Operators may hear whether an individual is in danger, send them orders, or scare suspects away by alerting them over a loudspeaker using a surveillance solution of audio transmission.

“According to current studies, physical violence is accompanied by verbal aggression in 90% of situations [24]. The violence sound detection device is useful because it helps security staff to sense agitation in voices and other noises consistent with rage, anxiety, and verbal aggression “According to the paper. Safety and law enforcement officers would be able to use audio monitoring to decide which noises are of concern and which are not. The program that senses violence uses sophisticated algorithms to interpret the sounds and adapt them to trends. If the sound is marked as noteworthy, the app sends a warning to the monitoring team right away.

The sounds of violence (for example, physical abuse) and weapons are the two types of sounds that need to be studied the most in order to maintain city protection.

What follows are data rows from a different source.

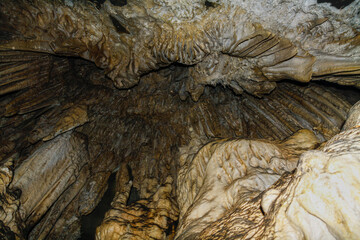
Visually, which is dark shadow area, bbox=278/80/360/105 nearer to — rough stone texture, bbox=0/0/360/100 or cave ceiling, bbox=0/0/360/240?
cave ceiling, bbox=0/0/360/240

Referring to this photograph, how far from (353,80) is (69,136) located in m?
5.23

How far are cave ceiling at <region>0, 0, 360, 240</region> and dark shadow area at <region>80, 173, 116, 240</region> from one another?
0.09 ft

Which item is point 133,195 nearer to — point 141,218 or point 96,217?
point 96,217

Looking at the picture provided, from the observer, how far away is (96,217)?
447cm

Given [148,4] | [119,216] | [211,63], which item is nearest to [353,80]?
[211,63]

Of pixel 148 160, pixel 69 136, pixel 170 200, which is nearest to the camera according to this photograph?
pixel 170 200

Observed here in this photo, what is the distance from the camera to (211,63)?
352cm

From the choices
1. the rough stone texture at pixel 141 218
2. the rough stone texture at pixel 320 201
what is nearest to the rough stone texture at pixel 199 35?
the rough stone texture at pixel 320 201

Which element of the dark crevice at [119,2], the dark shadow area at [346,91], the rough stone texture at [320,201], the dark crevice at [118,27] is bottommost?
the rough stone texture at [320,201]

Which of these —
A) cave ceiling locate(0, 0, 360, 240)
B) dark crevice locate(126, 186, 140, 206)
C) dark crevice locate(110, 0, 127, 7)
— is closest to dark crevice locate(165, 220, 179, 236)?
cave ceiling locate(0, 0, 360, 240)

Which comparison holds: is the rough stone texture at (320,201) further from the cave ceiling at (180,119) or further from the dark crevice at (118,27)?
the dark crevice at (118,27)

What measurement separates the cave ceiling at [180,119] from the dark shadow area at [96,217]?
0.03 metres

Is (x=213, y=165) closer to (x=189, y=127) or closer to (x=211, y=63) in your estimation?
(x=211, y=63)

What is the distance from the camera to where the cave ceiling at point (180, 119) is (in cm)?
145
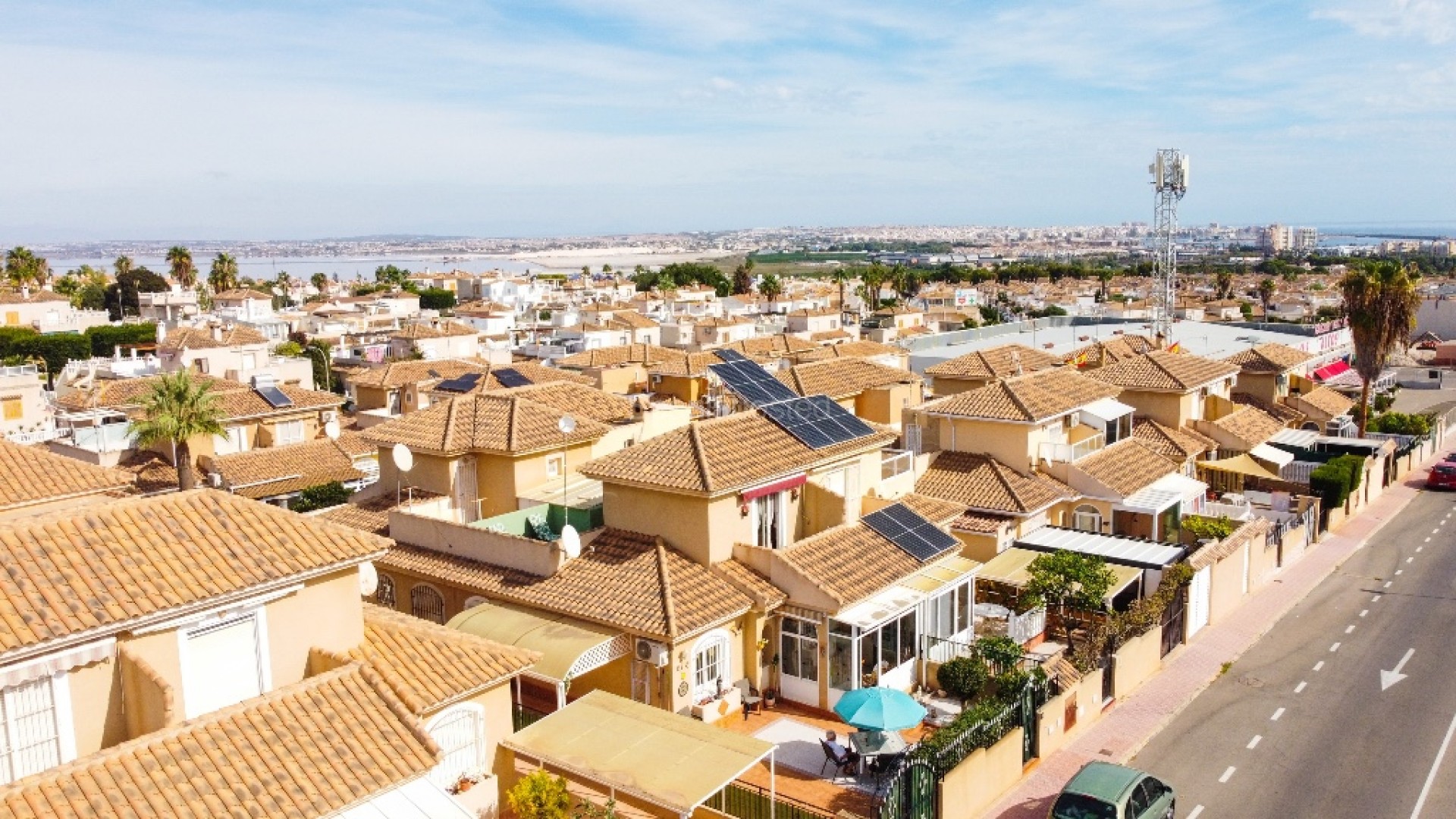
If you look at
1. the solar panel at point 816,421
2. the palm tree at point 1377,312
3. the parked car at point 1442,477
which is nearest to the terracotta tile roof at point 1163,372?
the palm tree at point 1377,312

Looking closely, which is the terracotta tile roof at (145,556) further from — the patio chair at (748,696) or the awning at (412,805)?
the patio chair at (748,696)

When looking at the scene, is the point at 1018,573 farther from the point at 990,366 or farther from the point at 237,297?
the point at 237,297

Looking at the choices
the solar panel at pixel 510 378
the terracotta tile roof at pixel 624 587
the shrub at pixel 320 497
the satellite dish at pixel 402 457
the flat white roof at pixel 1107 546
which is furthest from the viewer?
the solar panel at pixel 510 378

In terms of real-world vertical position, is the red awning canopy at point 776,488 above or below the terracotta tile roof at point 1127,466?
above

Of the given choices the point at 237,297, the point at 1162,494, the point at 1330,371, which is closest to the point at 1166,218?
the point at 1330,371

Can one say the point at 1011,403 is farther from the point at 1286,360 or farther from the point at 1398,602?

Law enforcement authorities may be able to properly cope with violence by utilizing devices that identify violent noises and the use of weapons.

6 Conclusion and Future Work

The study proved the feasibility and potential of a method for automatically detecting impulsive sounds in audio files that combines the usage of amplitude-time and spectral signal parameters. Additional experiments would focus on a more detailed collection and mathematical study of low-level signal characteristics, as well as exploring the possibility of utilizing deep machine learning models to identify impulsive sounds.